It’s a lot easier to plug in a portable drive. Also, once you’ve followed the first rule of backups (making one in the first place), a portable drive makes it easy to follow the second rule — keeping your backup somewhere else.
Given those requirements, Iomega’s eGo is about as portable as a drive gets. Measuring 5 ¼ inches long by 3 ½ inches wide by 3/4 of an inch deep — and weighing less than 8 ounces — it’s a shade too large for a shirt pocket but will slip easily into a briefcase, laptop compartment or handbag.
What really makes the eGo portable is that it draws power from the computer’s USB port, so it doesn’t need a separate power cord or adapter.
The downside to this arrangement is that not all USB ports are created equal. Some deliver more power than others — and you may run into one that doesn’t provide enough juice to drive a 5,400-rpm hard drive.
Iomega deals with that possibility by building an extension jack into its USB cable to draw additional power from a second USB port — assuming there’s a free one left on your computer. If not, you’ll need a self-powered USB hub. At $15 to $20 on the street, these are useful accessories to have in any event.
Setting up the eGo was simple. Following the brief instructions, I plugged one end of the cable into a USB port on my PC and the other into the drive. There’s no on-off switch. A few seconds later my computer beeped and the eGo showed up on the device list when I clicked the My Computer icon on the Windows desktop.
At this point, the eGo behaves like any other hard drive — and it will work with both PCs and Macs.
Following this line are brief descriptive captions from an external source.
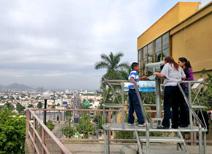 Santuario de Guadalupe en Culiacán
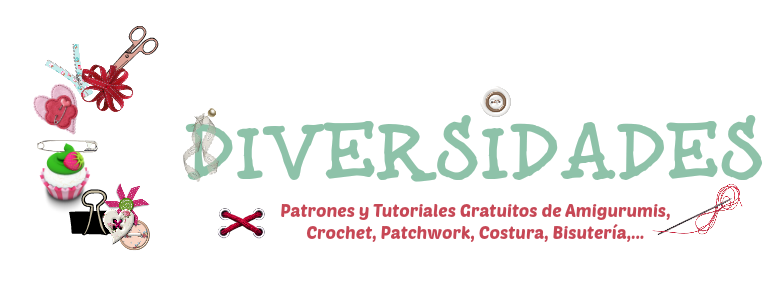 Diversidades: patrones gratis de crochet, amigurumi y manualidades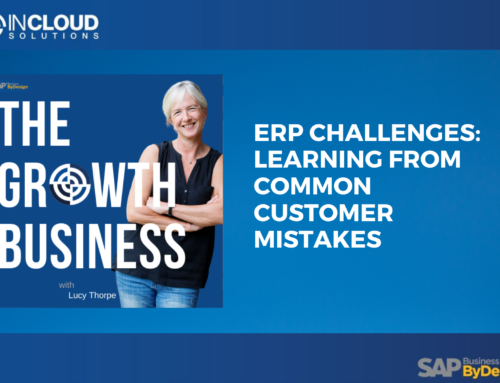 ERP Challenges – Learning From Common Customer Mistakes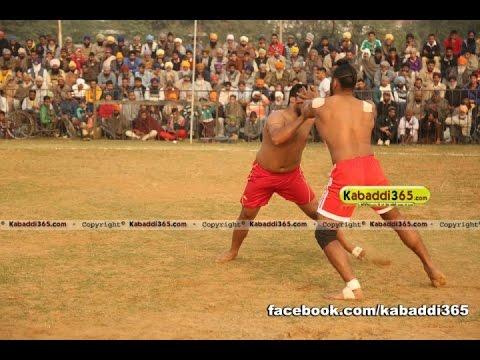 Hundal Dhadda (Jalandhar) Kabaddi Tournament 19 Dec 2016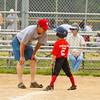 Dwight Baseball 6-5-11-36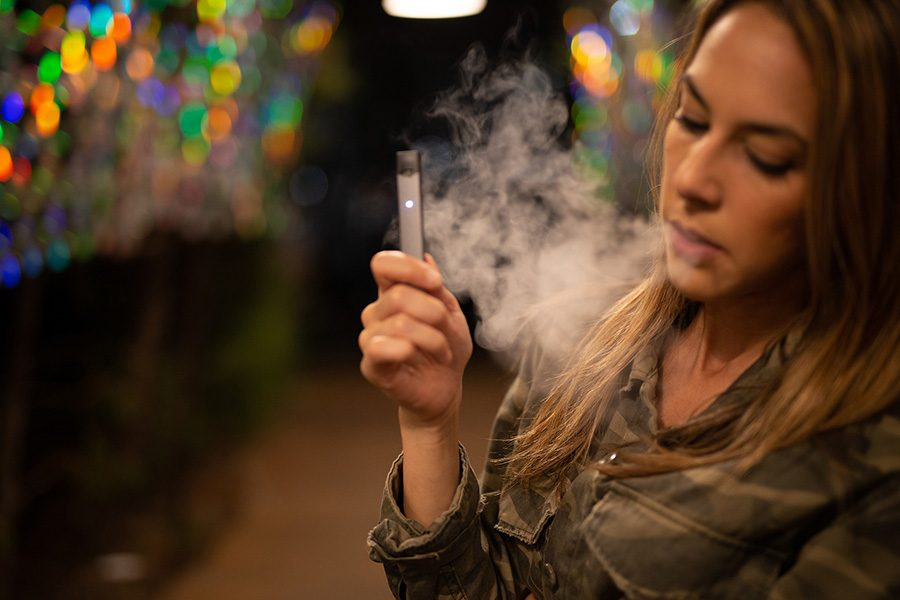 OPINION: Teens need to recognize the dangers of vaping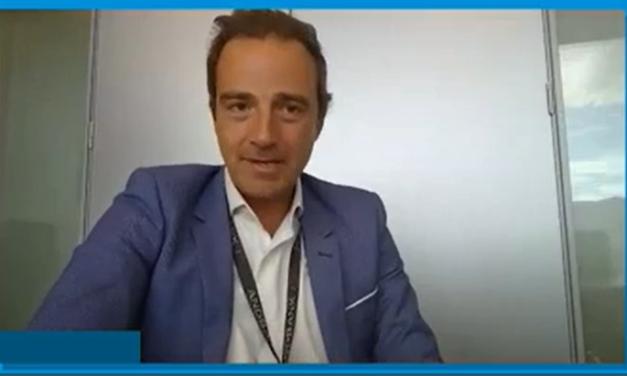 «El banquero del siglo XXI no entiende de horarios ni días laborables», entrevista a Jaime garciapons en citywire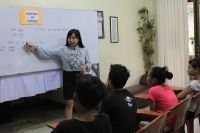 TESOL-Training-International-Cebu-December-2018-Class-Activities-13
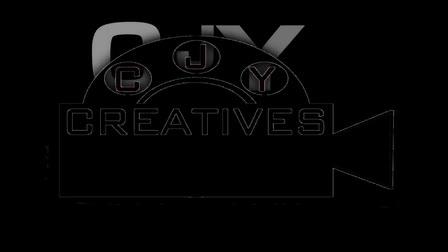 cjycreatives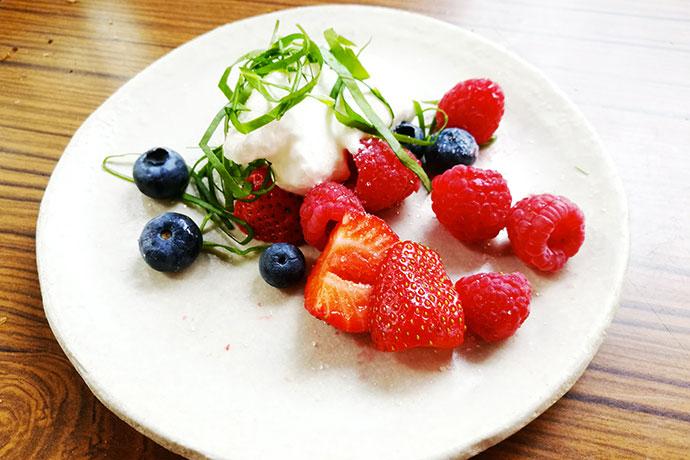 greenhouse-dessert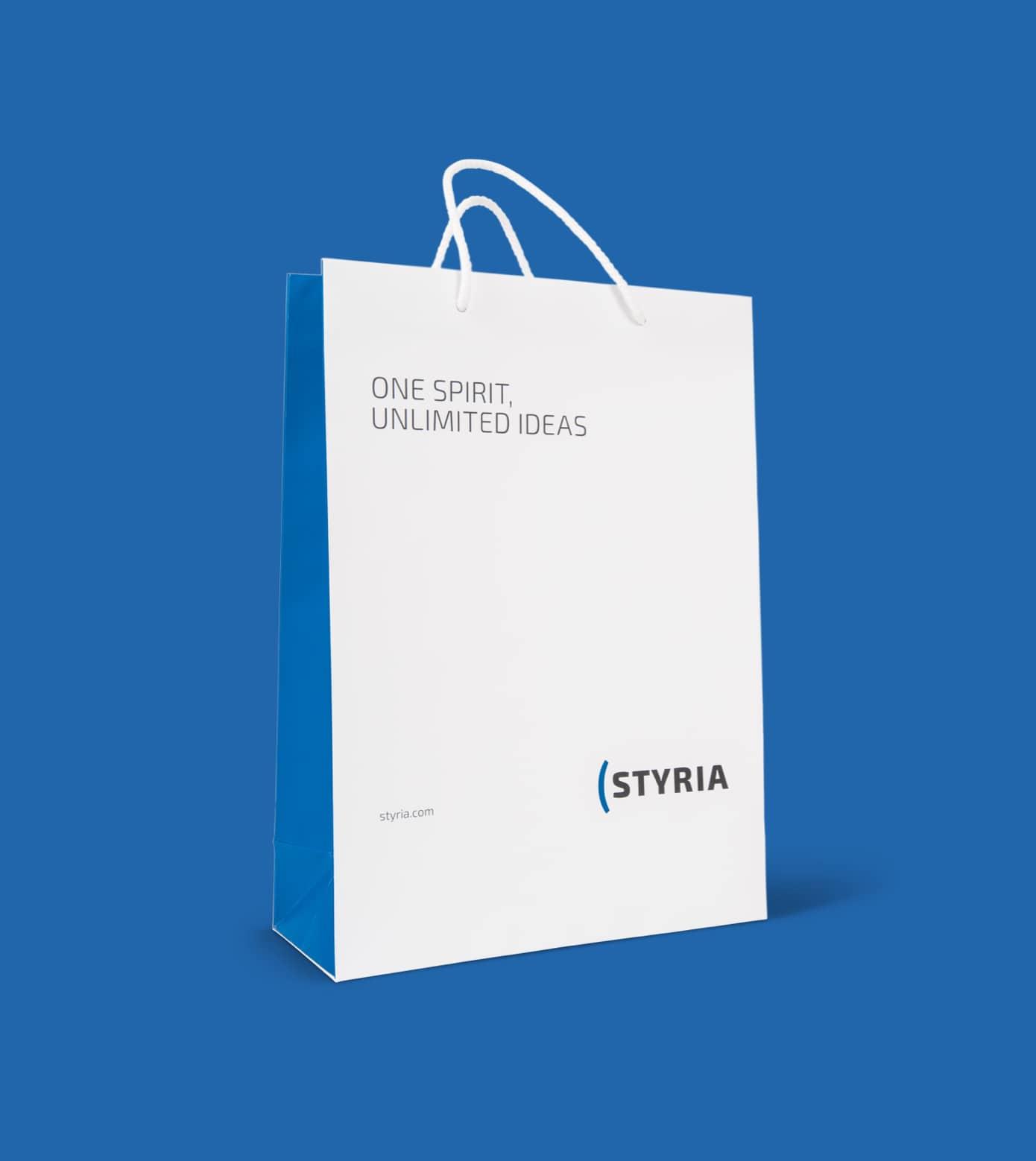 Branding Corporate Design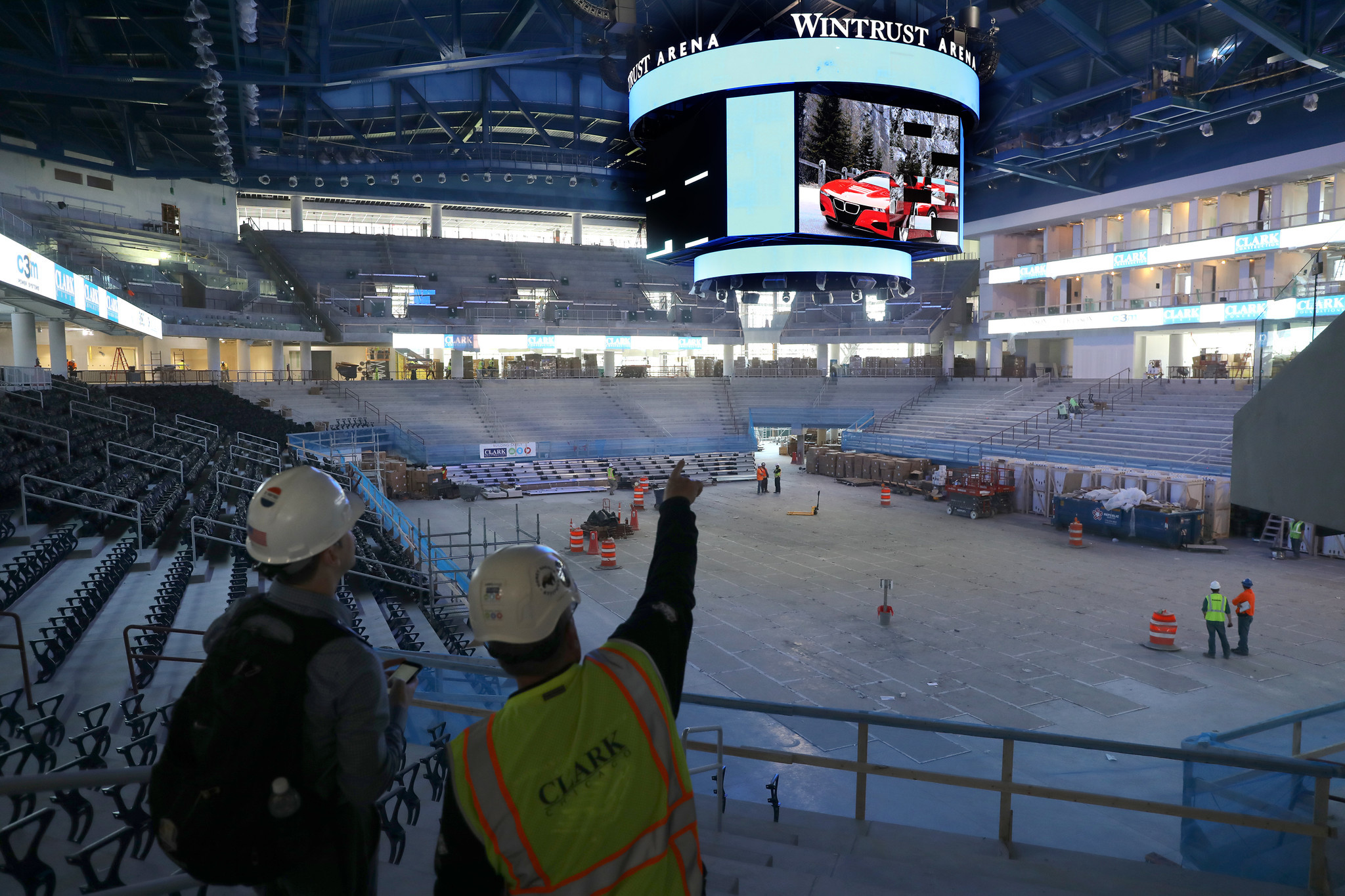 Exterior: DePaul Sensing Early Excitement About New Wintrust Arena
For scheduled backups, however, Iomega provides only Windows software — and you have to download that from the company’s Web site. It should have been included on a CD.
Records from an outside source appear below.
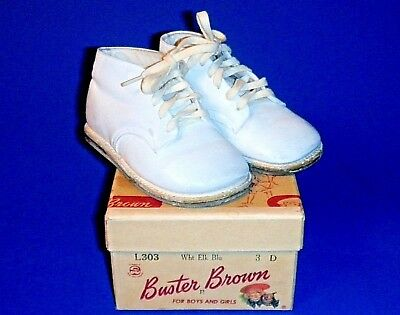 "Adorable Pair of Vintage ""Buster Brown"" Baby Shoes in Original Box"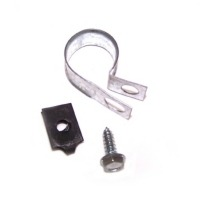 1956 - 1962 Clamp, antenna lower support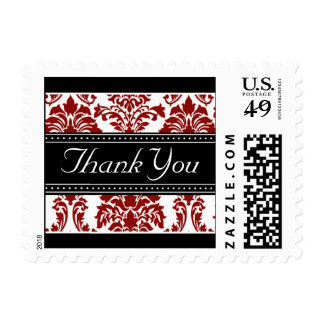 Elegant Black & Red Damask Ribbon Thank You Stamps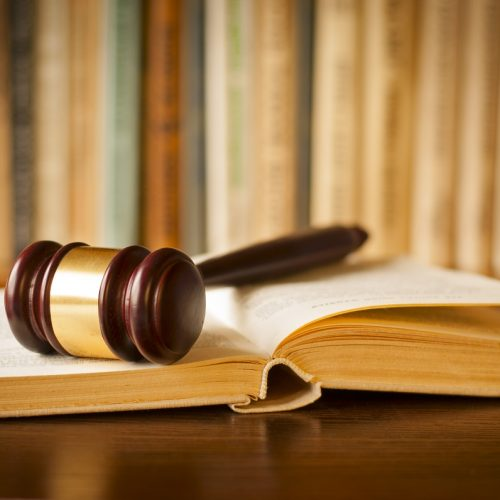 Costs of Hiring the company Law Attorney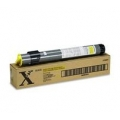 XEROX PHASER 790 TONER YELLOW 006R01012 CT200073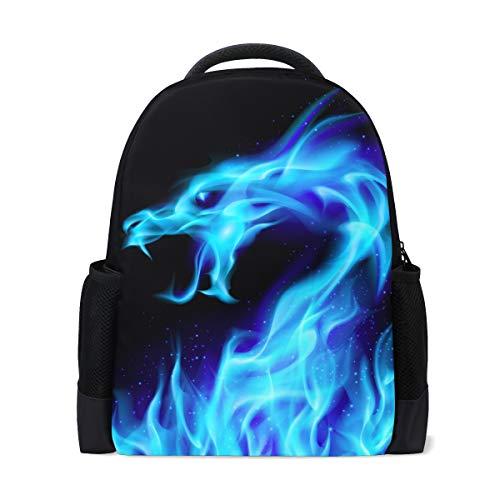8fb6e063e106 Naanle Abstract Blue Fire Flame Sparkle Dragon Head en Negro Mochila Bolso  Escolar Viaje Senderismo Camping Mochila para niños Adolescentes Niñas ...
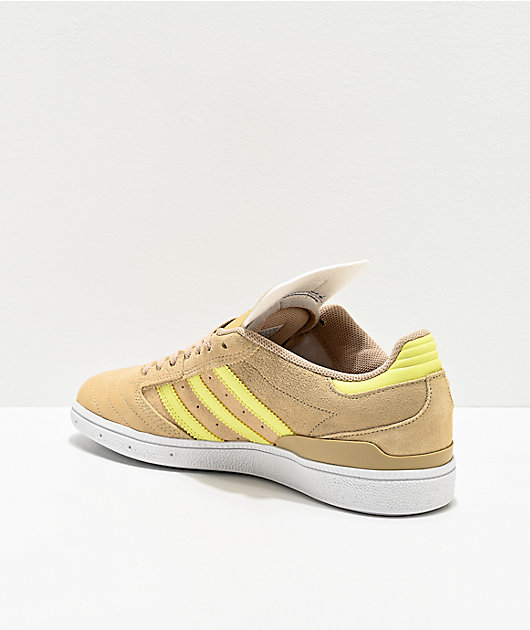 adidas Busenitz Pro Savanna & Yellow Shoes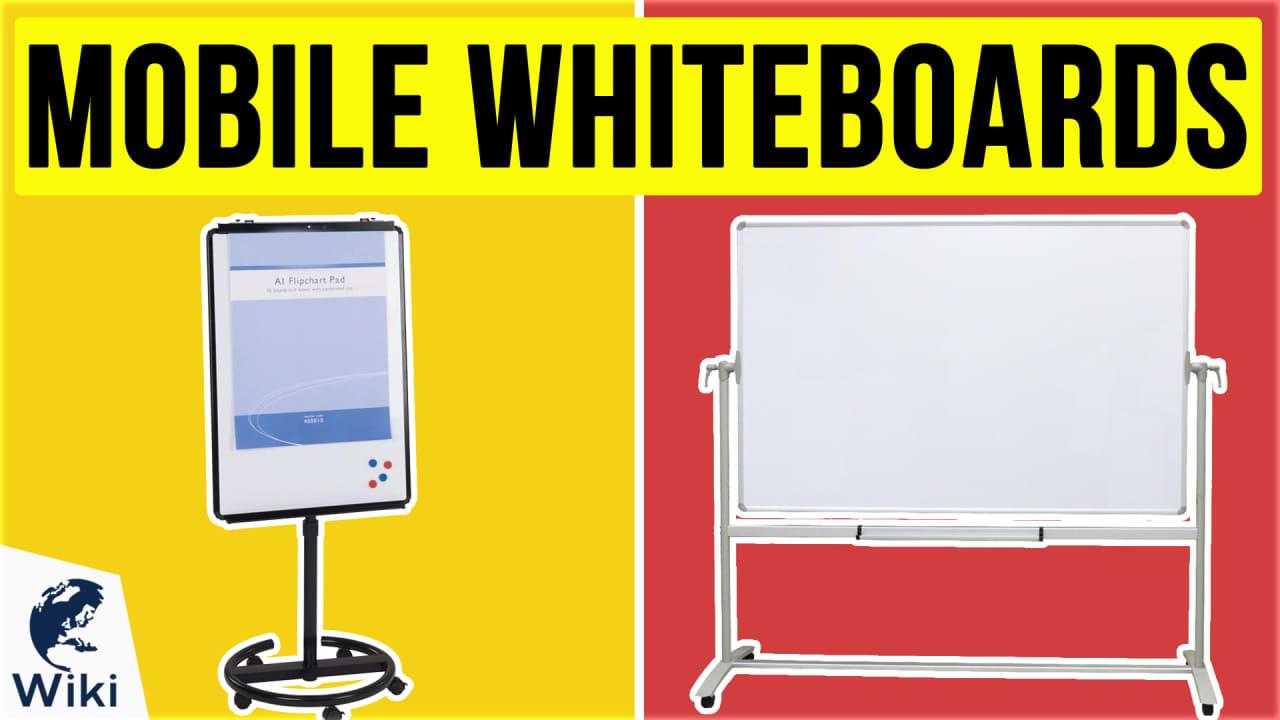10 Best Mobile Whiteboards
The backup program, EMC Retrospect Express HD, made it reasonably easy to schedule regular backups of a whole drive or just specific folders, but took almost three hours to back up my underpopulated C: drive, which contained only 50 gigabytes of data.
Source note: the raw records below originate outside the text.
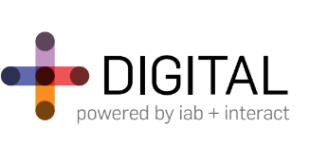 isologo +Digital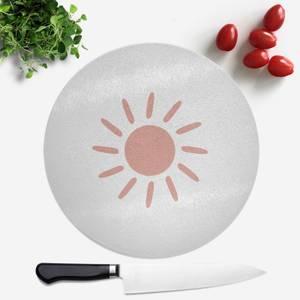 Sun Round Chopping Board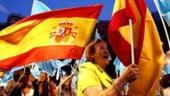Alegerile legislative generale costa Spania 124 de milioane de euro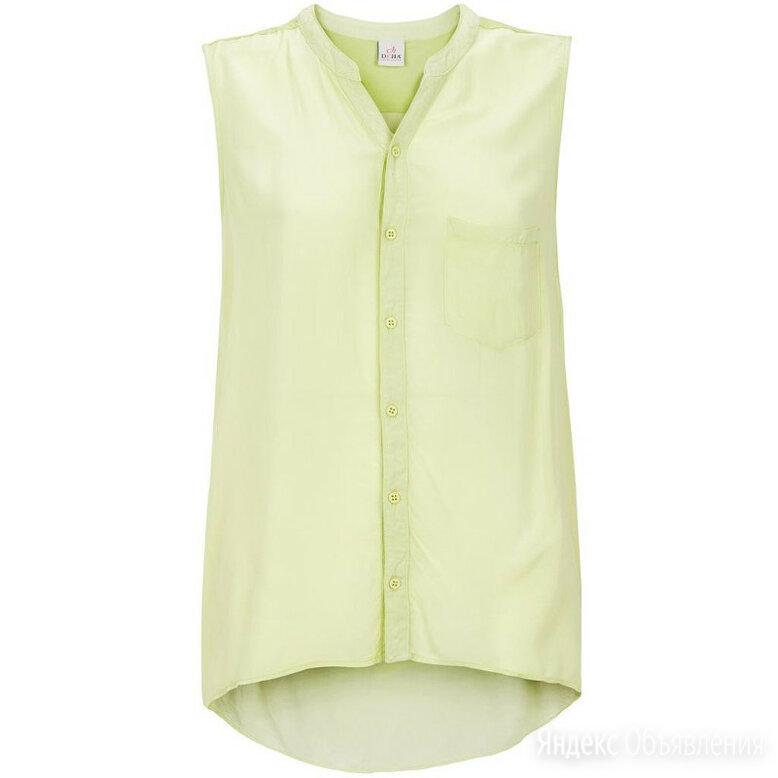 Блуза DEHA ss D33272 ж. по цене 4050₽ - Блузки и кофточки, фото 0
That makes larger drives an overnight job for most users, but successive backups are much shorter because they involve only files that are new or have changed. Also, there are plenty of backup programs around if you don’t like the one Iomega supplies.
Ion Audio TTUSB05
Ion Audio, www.ion-audio.com, $99
ION Audio’s versatile turntables add a new spin: Connect an Ion Audio turntable to a stereo to play albums the old-fashioned way. When you’re ready to go digital, connect it to a USB port on a computer.
Using the included EZ Vinyl Converter software, you can then convert your album tracks to iTunes. Each turntable includes playback speeds of 33 1/3, 45 and 78 rpm and built-in pre-amps that eliminate the need for an audio receiver with a phono-in jack.
Designed with a slim chassis and front-facing controls, the TTUSB05 model costs $99. Another new model, the TTUSB10, costs $199 and includes an S-shaped tone arm and tone arm lift lever.